**RECORDED INFORMATION**
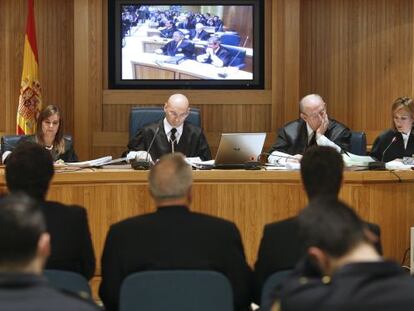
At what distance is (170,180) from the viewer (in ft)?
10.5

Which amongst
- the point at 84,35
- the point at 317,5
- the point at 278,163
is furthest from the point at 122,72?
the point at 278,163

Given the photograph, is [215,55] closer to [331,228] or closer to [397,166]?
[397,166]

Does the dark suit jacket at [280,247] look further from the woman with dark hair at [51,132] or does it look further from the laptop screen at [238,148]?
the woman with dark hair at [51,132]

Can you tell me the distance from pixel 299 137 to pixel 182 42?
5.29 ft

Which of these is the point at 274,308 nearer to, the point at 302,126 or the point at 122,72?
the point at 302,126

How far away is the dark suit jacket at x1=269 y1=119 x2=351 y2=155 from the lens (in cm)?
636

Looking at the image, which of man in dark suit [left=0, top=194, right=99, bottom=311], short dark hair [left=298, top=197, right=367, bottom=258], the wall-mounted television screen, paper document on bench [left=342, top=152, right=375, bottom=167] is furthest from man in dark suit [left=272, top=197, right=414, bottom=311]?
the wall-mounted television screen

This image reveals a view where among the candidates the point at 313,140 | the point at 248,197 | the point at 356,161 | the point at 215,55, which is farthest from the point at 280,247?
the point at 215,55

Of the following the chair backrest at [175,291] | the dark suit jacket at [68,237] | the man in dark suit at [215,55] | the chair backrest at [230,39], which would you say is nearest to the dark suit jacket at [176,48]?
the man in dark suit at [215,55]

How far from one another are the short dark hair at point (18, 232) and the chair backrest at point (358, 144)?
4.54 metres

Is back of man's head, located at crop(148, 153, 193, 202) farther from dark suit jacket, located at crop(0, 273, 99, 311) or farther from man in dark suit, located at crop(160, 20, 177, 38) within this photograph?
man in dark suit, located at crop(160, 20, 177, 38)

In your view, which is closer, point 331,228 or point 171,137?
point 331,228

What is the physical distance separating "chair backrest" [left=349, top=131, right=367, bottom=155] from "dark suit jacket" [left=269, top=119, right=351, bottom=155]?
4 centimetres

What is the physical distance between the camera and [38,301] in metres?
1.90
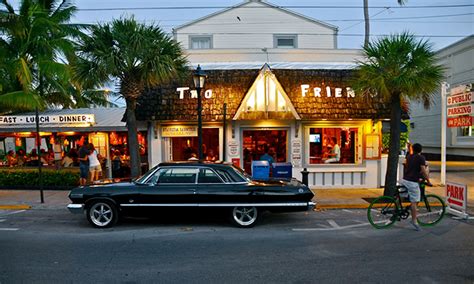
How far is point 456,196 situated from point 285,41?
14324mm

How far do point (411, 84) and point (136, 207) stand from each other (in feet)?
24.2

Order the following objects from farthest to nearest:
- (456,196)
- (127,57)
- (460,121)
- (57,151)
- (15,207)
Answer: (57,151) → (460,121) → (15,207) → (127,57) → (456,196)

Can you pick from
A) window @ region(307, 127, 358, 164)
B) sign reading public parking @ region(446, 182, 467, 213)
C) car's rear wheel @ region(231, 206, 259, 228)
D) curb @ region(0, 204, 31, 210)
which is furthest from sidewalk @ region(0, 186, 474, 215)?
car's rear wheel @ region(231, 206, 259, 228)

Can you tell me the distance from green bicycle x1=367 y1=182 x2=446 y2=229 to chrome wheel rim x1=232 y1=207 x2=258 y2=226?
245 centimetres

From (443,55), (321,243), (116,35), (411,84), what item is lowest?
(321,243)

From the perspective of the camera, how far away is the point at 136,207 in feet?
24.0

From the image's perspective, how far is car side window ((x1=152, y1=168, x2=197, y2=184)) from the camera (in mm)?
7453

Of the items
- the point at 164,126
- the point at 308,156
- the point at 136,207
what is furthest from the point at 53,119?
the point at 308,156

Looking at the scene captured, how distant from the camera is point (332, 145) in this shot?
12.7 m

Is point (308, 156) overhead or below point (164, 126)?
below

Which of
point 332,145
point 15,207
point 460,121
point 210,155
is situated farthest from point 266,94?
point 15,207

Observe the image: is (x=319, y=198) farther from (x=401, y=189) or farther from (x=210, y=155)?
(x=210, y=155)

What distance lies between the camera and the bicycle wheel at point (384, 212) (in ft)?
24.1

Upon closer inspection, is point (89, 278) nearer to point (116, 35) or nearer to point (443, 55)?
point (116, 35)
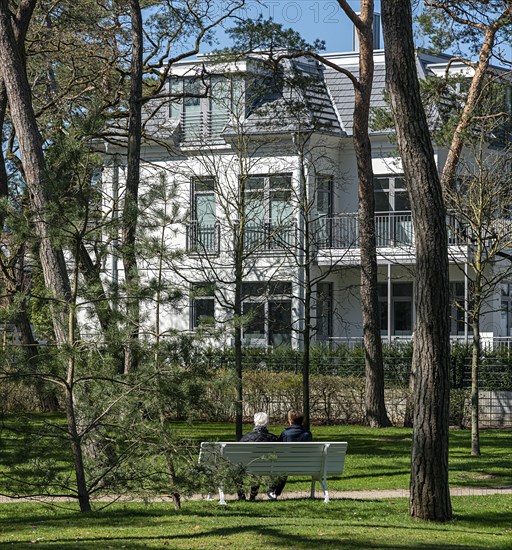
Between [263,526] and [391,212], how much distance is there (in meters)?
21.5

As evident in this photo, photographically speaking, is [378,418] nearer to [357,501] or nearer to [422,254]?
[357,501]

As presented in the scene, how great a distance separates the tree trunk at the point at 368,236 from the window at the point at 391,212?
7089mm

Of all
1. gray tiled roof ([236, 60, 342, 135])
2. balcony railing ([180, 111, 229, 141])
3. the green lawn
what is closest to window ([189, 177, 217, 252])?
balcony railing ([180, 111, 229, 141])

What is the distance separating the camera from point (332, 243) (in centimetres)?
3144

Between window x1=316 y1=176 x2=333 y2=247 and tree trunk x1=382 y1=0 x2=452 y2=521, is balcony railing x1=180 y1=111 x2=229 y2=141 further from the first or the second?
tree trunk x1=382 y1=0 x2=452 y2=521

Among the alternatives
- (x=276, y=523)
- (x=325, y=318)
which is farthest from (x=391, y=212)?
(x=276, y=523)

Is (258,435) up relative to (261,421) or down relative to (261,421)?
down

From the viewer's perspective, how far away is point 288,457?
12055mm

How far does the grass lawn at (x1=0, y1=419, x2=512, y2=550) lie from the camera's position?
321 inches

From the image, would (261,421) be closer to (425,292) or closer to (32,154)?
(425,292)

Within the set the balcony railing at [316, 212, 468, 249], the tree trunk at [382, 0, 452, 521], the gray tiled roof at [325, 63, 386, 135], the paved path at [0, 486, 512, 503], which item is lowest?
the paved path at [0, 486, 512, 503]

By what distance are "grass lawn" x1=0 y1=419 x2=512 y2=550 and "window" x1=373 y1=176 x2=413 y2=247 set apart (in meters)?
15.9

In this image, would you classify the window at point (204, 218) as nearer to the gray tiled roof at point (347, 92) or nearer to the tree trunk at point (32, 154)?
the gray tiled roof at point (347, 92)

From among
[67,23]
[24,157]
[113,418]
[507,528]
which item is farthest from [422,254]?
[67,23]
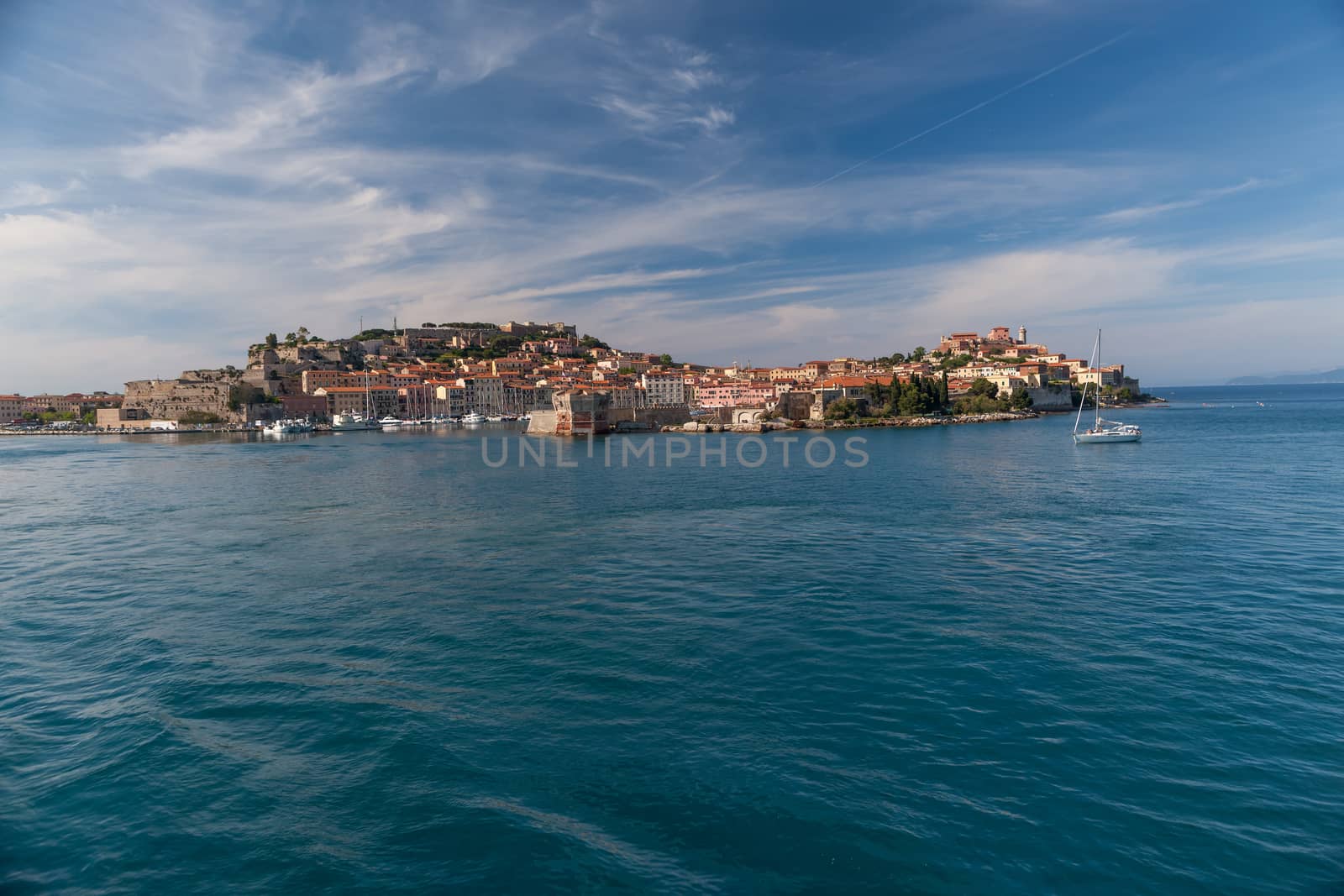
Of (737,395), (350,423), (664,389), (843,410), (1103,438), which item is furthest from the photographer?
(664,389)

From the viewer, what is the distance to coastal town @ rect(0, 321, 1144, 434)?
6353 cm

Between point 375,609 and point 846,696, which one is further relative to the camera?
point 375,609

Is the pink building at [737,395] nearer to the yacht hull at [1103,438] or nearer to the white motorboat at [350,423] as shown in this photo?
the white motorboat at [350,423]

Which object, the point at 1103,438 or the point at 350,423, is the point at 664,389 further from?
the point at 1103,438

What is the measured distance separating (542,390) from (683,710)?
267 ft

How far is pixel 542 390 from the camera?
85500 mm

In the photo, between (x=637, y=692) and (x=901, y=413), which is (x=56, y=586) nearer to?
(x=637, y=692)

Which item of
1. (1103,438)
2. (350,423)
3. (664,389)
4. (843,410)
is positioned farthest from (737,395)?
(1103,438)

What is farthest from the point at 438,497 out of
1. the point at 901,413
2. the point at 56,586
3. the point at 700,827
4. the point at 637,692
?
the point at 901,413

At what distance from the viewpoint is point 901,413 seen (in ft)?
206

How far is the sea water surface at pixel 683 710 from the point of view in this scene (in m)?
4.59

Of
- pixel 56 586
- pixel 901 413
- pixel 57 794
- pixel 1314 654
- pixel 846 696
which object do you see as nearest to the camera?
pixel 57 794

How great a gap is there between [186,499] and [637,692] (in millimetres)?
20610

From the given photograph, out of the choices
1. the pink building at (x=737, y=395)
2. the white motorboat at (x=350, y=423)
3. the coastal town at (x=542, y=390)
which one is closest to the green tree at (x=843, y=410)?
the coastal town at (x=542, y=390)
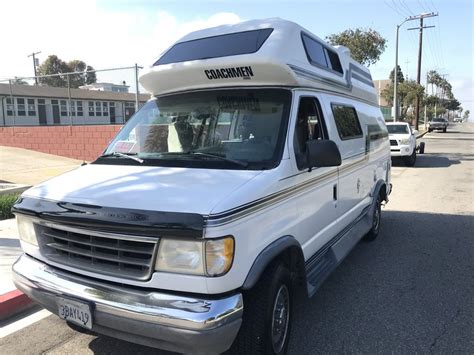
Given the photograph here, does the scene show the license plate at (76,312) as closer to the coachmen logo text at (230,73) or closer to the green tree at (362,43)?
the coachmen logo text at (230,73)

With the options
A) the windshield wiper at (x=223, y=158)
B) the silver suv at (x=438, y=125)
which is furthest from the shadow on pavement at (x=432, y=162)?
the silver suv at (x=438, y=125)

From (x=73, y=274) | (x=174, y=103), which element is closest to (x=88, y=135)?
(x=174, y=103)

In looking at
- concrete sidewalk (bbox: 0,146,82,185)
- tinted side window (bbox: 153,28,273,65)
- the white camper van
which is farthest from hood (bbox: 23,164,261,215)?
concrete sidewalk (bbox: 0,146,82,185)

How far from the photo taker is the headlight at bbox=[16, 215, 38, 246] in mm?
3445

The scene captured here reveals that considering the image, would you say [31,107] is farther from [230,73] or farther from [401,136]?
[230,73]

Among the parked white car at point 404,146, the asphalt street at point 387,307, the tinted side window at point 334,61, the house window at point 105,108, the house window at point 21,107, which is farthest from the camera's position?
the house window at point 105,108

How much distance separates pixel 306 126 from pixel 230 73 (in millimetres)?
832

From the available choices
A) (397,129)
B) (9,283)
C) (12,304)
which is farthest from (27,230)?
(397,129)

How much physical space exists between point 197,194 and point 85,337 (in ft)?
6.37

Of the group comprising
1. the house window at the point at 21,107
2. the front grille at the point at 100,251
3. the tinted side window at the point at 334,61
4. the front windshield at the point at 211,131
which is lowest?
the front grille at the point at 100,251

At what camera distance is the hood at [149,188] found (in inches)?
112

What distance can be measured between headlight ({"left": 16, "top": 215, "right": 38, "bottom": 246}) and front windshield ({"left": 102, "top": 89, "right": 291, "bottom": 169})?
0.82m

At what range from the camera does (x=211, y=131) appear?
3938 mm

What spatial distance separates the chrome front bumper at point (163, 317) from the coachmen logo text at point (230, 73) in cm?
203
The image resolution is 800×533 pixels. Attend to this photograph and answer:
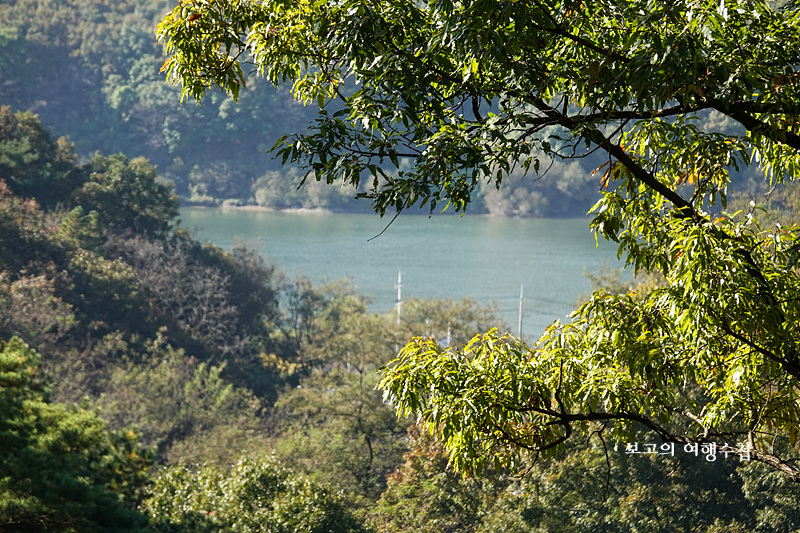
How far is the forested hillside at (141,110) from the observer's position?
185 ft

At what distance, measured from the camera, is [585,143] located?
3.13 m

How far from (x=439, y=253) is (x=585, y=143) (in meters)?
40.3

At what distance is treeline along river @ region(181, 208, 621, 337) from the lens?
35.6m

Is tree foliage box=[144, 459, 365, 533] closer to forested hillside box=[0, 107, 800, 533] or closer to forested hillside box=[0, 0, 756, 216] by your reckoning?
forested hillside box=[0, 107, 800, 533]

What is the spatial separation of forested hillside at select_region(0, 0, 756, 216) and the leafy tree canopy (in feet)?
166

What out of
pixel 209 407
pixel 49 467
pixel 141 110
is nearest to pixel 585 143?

**YOUR TASK**
Lay out everything from the first of the lines above down to and including the one containing "4.54 metres" as a numbered list, skipping blank lines. Leave the pictures out.

**REPLY**
1. At what distance is (170,180) from the viewer (in ft)?
2. 10.5
3. Which amongst
4. - the point at 84,35
5. - the point at 317,5
6. - the point at 278,163
7. is furthest from the point at 122,72?
8. the point at 278,163
9. Given the photograph, is [215,55] closer to [331,228] or closer to [397,166]?
10. [397,166]
11. Does the dark suit jacket at [280,247] look further from the woman with dark hair at [51,132] or does it look further from the laptop screen at [238,148]?
12. the woman with dark hair at [51,132]
13. Can you tell me the distance from pixel 299 137 to pixel 182 42?
14. 5.29 ft
15. Which of these is the point at 274,308 nearer to, the point at 302,126 or the point at 122,72?
16. the point at 302,126
17. How far away is the dark suit jacket at x1=269 y1=119 x2=351 y2=155 from the lens (in cm)?
18. 636
19. Looking at the image, which of man in dark suit [left=0, top=194, right=99, bottom=311], short dark hair [left=298, top=197, right=367, bottom=258], the wall-mounted television screen, paper document on bench [left=342, top=152, right=375, bottom=167] is furthest from man in dark suit [left=272, top=197, right=414, bottom=311]?
20. the wall-mounted television screen
21. This image reveals a view where among the candidates the point at 313,140 | the point at 248,197 | the point at 356,161 | the point at 215,55, which is farthest from the point at 280,247?
22. the point at 215,55
23. Of the following the chair backrest at [175,291] | the dark suit jacket at [68,237] | the man in dark suit at [215,55] | the chair backrest at [230,39], which would you say is nearest to the dark suit jacket at [176,48]?
24. the man in dark suit at [215,55]
25. How far from one another are the short dark hair at point (18, 232) and the chair backrest at point (358, 144)?
26. 4.54 metres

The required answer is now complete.